Avec la décision de conditionner l’obtention du baccalauréat 2020 aux notes obtenues lors des trois trimestres de l’année de terminale, les évaluations réalisées par les élèves durant l’année scolaire viennent se voir revêtir d’un objectif qui ne leur était pas attribué au moment de leur passation. En faisant cela, Jean-Michel Blanquer fait mine d’oublier le rôle de ces dernières. 

Une évaluation n’est en aucun cas une attestation du « niveau » d’un élève. Il s’agit d’une photographie, à un moment donné, des connaissances des élèves, des éléments maîtrisés et de ceux qui restent à travailler. Celles-ci sont pour la plupart du temps formatives et permettent aux élèves de se positionner sur ceux qu’ils savent faire. Elles servent aussi de support aux professeurs pour adapter leurs enseignements. Pour résumer, elles sont une aide aux apprentissages, et pas uniquement une sanction. Les mettre au même plan qu’une épreuve terminale préparée durant des mois relève d’une méconnaissance totale du travail effectué dans les établissements.

Pire, prendre en compte ces notes pour l’obtention du baccalauréat est en totale contradiction avec les injonctions ministérielles elles-mêmes au sujet des évaluations, relayées dans les Instituts nationaux supérieurs du professorat et de l’éducation (INSPE): les évaluations se doivent d’être « positives », « bienveillantes », « au service de l’élève », etc. Ces paroles quoique relevant bien souvent d’une forme de novlangue sans réalité effective définissent bien les objectifs assignés à l’évaluation par l’institution. Il est tout simplement proposé aujourd’hui de s’asseoir dessus, au mépris du travail des enseignants et des élèves.
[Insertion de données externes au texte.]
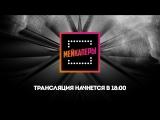Первый интерактивный стрим в VK — соревнование мейкаперов!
Où est alors la « bienveillance » de l’évaluation lorsque l’on sait qu’une mauvaise note obtenue risque de mettre en péril l’obtention de son diplôme? Il y a une contradiction forte à vouloir faire de l’évaluation un outil de formation au service des élèves tout en faisant un élément de contrôle en vue du baccalauréat. L’introduction de ce contrôle continu risque en réalité de transformer chaque évaluation donnée par un professeur en une « mini-épreuve » du baccalauréat, source de stress pour les élèves, et à rebours des objectifs pédagogiques assignés à un tel exercice. 

Blanquer: le passage en force permanent

Les arguments exposés dans cet article sont bien connus du ministre de l’Éducation nationale. C’est donc en toute connaissance de cause que celui-ci a choisi d’opter pour du contrôle continu pour le baccalauréat 2020. Ce choix ne saurait être transformé en l’unique solution possible, ni même en une nécessité « technique ».
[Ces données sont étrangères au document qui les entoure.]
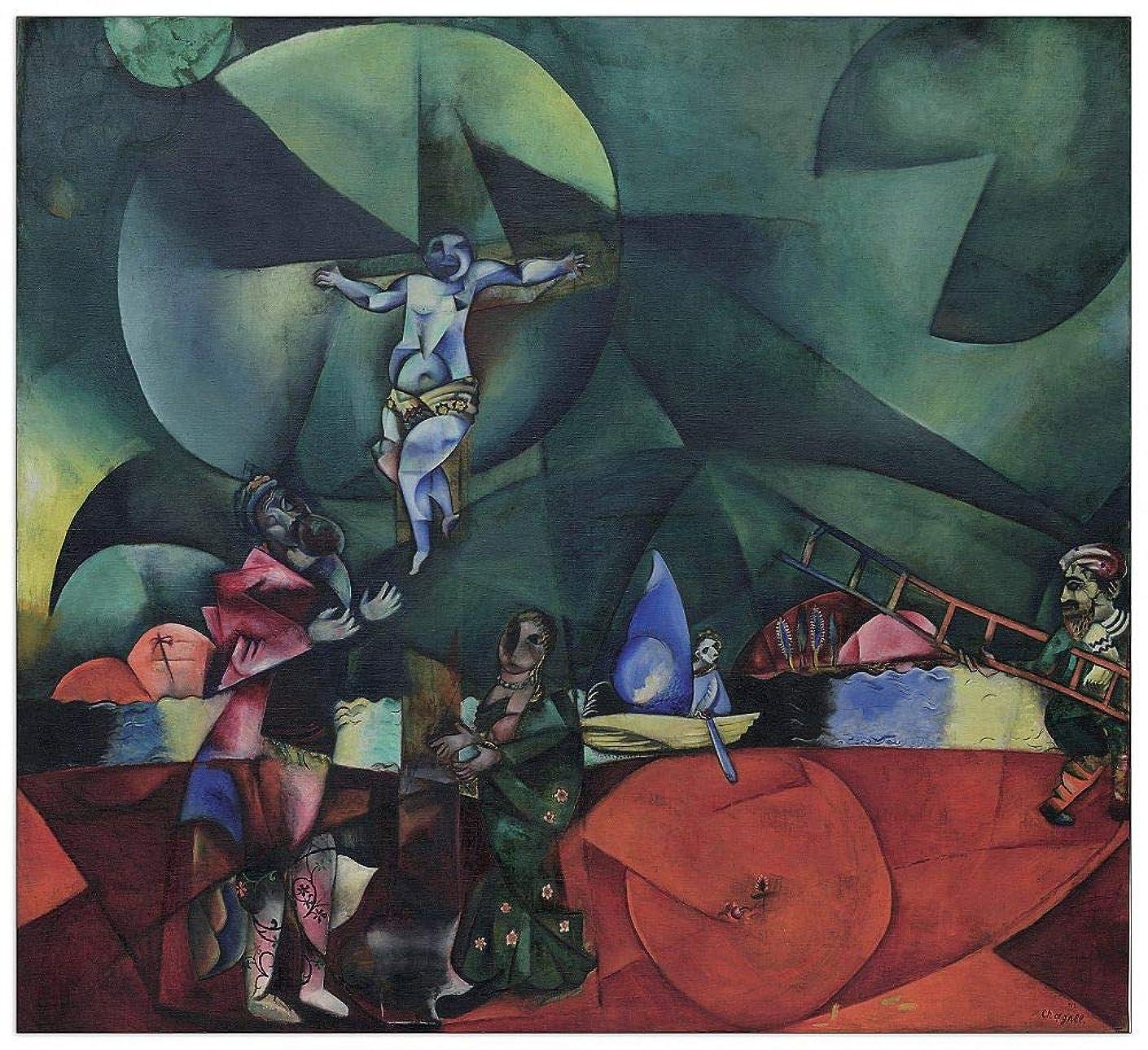 Artopweb TW21630 Decorative Panel 23.5x21.5 Inch Multicolored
En vérité, ce choix s’inscrit dans la logique propre du ministre depuis son arrivée à la tête de la rue du Grenelle. Alors que celui-ci fait passer de force sa réforme du baccalauréat dont le contrôle continu constitue un pilier central, l’occasion était trop belle. En désignant cette option comme la seule possible, Jean-Michel Blanquer tente de légitimer en amont l’introduction du contrôle continu pour le baccalauréat dès l’année prochaine. Tenter d’organiser coûte que coûte des épreuves de contrôle terminales aurait relevé d’un aveu de faiblesse terrible de la part du ministre.

Au-delà de cette année particulière, rappelons bien que l’introduction du contrôle continu dans le baccalauréat relève d’un projet politique clair, et qu’il s’agit de combattre. Vouloir dépolitiser cette question comme le fait le ministre revient à cacher aux citoyens les vrais enjeux derrière une telle mesure.